I think there is still the minor complication that Warner is really not involved with any of the work done on MY FAIR LADY. The movie is a CBS property, and it was them that bankrolled Robert Harris and all the restoration work he did on the film. The brief 70mm (and 35mm reduction) reissue in the '90's was released by 20th Century-Fox, who at the time were partnered with CBS for VHS and laserdisc, so they essentially used the reissue as advertising for their homevideo release. WB apparently made a deal with CBS to release MY FAIR LADY on DVD during the period when CBS ended their deal with Fox but had not yet set up shop for their titles elsewhere; the merger with Viacom/Paramount had not yet taken effect, and Paramount was still not quite ready to commit to DVD at the time anyway.

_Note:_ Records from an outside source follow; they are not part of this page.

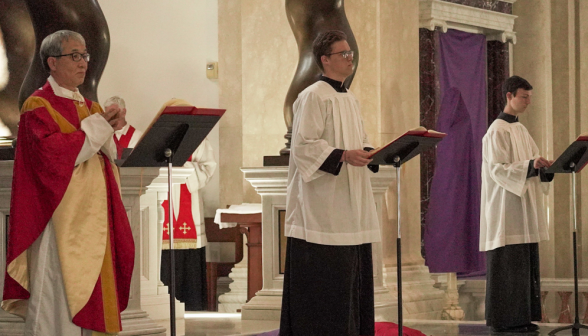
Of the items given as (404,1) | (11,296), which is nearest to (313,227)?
(11,296)

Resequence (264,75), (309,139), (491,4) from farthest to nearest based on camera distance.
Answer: (491,4) < (264,75) < (309,139)

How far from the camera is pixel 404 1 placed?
9055mm

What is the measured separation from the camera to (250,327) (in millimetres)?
6305

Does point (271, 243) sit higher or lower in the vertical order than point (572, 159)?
lower

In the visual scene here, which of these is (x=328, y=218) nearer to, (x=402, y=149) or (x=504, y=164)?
(x=402, y=149)

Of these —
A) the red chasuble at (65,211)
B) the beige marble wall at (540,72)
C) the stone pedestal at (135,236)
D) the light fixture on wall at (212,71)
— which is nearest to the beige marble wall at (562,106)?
the beige marble wall at (540,72)

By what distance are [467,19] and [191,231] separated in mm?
4231

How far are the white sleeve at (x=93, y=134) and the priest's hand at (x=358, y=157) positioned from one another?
1.22 m

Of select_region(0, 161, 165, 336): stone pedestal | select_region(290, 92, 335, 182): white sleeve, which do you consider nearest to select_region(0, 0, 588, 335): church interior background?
select_region(0, 161, 165, 336): stone pedestal

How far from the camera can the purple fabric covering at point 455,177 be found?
10.1 metres

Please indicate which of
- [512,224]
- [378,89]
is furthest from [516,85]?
[378,89]

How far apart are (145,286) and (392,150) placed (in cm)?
287

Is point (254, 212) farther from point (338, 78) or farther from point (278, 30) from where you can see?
point (338, 78)

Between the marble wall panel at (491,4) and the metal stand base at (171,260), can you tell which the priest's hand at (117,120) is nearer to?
the metal stand base at (171,260)
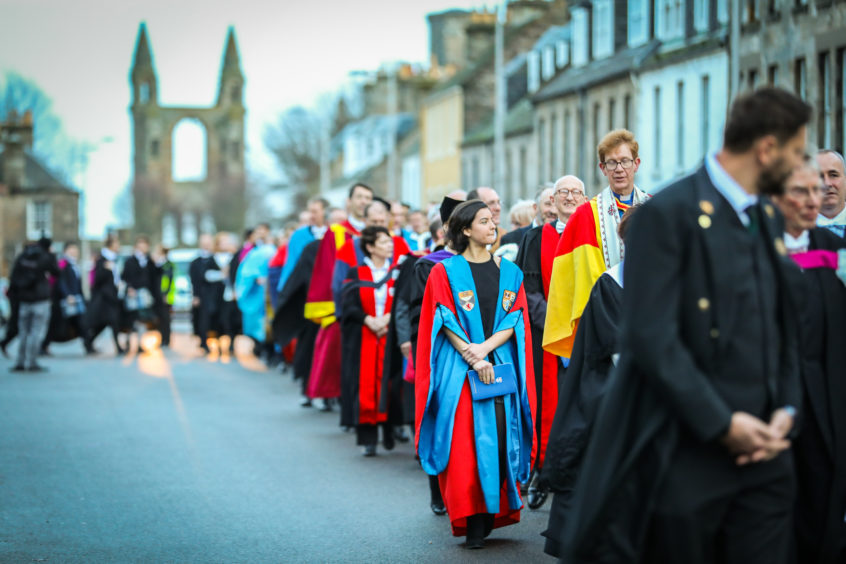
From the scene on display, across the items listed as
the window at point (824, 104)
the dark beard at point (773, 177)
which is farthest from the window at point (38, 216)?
the dark beard at point (773, 177)

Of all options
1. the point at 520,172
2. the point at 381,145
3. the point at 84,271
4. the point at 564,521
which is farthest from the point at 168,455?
the point at 381,145

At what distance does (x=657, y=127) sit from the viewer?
37719 millimetres

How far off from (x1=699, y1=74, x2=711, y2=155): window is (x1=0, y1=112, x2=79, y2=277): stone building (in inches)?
2024

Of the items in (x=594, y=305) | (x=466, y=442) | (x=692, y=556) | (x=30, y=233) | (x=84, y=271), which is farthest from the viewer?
(x=30, y=233)

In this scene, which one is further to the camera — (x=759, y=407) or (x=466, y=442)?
(x=466, y=442)

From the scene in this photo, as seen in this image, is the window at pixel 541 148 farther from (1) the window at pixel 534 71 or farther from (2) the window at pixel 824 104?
(2) the window at pixel 824 104

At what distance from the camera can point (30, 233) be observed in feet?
262

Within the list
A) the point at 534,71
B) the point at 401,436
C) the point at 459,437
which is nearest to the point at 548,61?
the point at 534,71

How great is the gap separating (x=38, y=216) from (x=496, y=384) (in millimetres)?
76350

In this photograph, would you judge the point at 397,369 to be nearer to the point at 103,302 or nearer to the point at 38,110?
the point at 103,302

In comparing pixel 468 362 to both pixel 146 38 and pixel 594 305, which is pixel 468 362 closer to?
pixel 594 305

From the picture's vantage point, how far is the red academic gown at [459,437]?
811 centimetres

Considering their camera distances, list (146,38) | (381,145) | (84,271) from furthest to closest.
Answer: (146,38)
(381,145)
(84,271)

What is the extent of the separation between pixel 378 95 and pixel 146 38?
62.8 meters
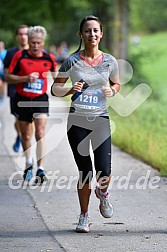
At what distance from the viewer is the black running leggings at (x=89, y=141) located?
7.55 meters

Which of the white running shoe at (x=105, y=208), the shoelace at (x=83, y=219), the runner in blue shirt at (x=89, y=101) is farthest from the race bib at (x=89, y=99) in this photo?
the shoelace at (x=83, y=219)

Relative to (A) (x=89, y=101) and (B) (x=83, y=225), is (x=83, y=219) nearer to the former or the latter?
(B) (x=83, y=225)

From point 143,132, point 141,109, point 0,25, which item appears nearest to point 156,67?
point 0,25

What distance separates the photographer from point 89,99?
Result: 24.6ft

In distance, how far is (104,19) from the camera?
140 feet

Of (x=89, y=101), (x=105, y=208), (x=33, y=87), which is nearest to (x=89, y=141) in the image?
(x=89, y=101)

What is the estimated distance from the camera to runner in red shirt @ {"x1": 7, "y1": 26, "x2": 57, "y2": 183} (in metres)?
10.6

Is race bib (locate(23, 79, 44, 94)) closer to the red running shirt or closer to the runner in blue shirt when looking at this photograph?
the red running shirt

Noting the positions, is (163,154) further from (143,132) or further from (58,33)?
(58,33)

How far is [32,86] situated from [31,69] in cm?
23

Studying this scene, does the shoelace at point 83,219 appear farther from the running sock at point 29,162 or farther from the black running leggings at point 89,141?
the running sock at point 29,162

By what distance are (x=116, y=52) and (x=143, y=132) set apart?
1227cm

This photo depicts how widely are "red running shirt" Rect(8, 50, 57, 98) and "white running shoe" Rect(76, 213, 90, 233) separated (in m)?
3.34

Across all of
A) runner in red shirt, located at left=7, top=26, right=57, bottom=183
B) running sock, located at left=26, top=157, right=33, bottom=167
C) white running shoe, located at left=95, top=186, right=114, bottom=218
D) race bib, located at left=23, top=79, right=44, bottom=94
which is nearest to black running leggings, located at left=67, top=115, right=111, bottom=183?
white running shoe, located at left=95, top=186, right=114, bottom=218
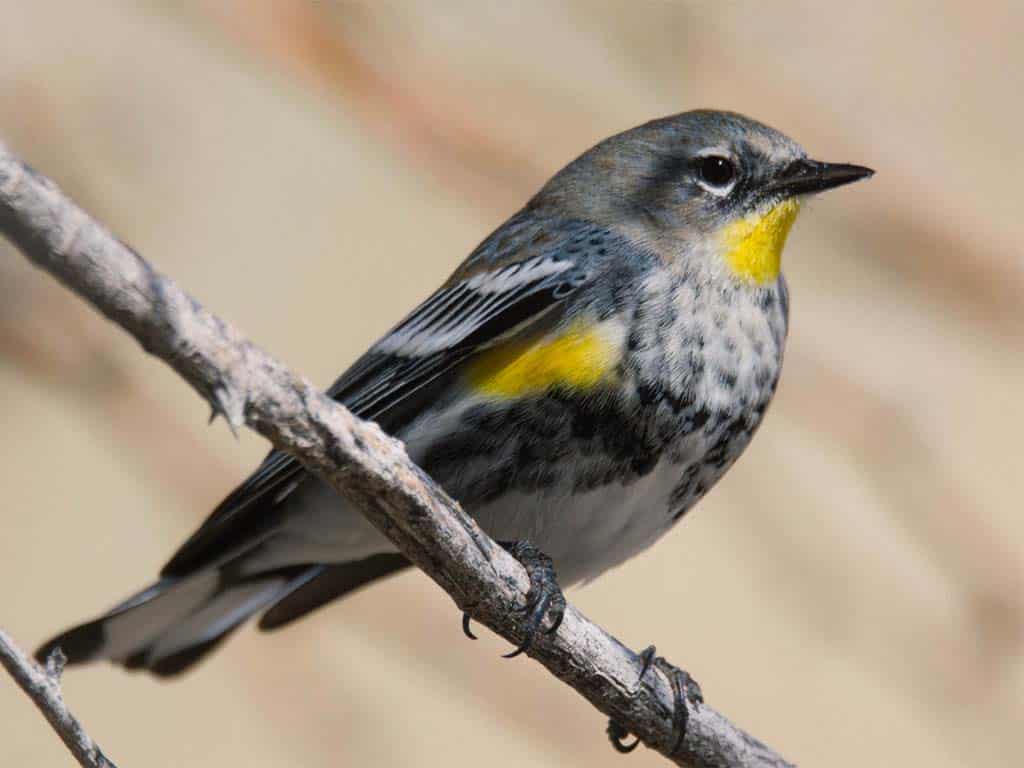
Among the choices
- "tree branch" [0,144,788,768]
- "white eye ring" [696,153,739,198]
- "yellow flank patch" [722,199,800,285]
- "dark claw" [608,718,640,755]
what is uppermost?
"white eye ring" [696,153,739,198]

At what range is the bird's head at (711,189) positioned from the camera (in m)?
3.70

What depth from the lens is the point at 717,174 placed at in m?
3.87

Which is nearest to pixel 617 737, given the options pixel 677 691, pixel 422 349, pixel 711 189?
pixel 677 691

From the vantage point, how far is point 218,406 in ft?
6.82

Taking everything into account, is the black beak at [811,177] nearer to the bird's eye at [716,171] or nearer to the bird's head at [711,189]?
the bird's head at [711,189]

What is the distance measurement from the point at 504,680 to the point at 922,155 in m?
2.55

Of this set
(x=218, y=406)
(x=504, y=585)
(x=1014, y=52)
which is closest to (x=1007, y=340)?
(x=1014, y=52)

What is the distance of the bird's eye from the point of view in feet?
12.7

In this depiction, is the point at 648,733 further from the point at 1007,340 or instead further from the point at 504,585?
the point at 1007,340

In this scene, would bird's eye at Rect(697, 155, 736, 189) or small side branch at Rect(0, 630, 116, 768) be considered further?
bird's eye at Rect(697, 155, 736, 189)

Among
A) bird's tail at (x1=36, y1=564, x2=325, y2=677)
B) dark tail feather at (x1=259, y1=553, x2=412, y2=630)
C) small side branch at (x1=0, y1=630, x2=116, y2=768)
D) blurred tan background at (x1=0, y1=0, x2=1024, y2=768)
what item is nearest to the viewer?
small side branch at (x1=0, y1=630, x2=116, y2=768)

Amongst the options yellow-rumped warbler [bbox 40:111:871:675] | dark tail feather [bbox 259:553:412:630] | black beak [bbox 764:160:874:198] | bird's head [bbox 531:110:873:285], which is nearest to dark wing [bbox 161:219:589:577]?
yellow-rumped warbler [bbox 40:111:871:675]

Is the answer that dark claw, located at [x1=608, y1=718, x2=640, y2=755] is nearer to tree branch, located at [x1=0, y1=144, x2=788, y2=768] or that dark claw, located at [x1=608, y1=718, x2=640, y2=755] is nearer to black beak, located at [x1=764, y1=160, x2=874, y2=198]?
tree branch, located at [x1=0, y1=144, x2=788, y2=768]

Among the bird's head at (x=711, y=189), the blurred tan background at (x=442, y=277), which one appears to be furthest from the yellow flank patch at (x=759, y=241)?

You can still find Paramount VHS editions of MY FAIR LADY from the dying days of the format, released after the WB DVD came out, so the WB deal is only for DVD. And to the best of my knowledge, WB did not put any work of their own into the release beyond, say, formatting menus or packaging layouts.

As such, I don't know how long WB's rights to handle the movie on DVD last - I have the sneaky feeling CBS might be holding out on them, hoping to reissue their own "re-remastered" edition through sister company Paramount when the deal does lapse.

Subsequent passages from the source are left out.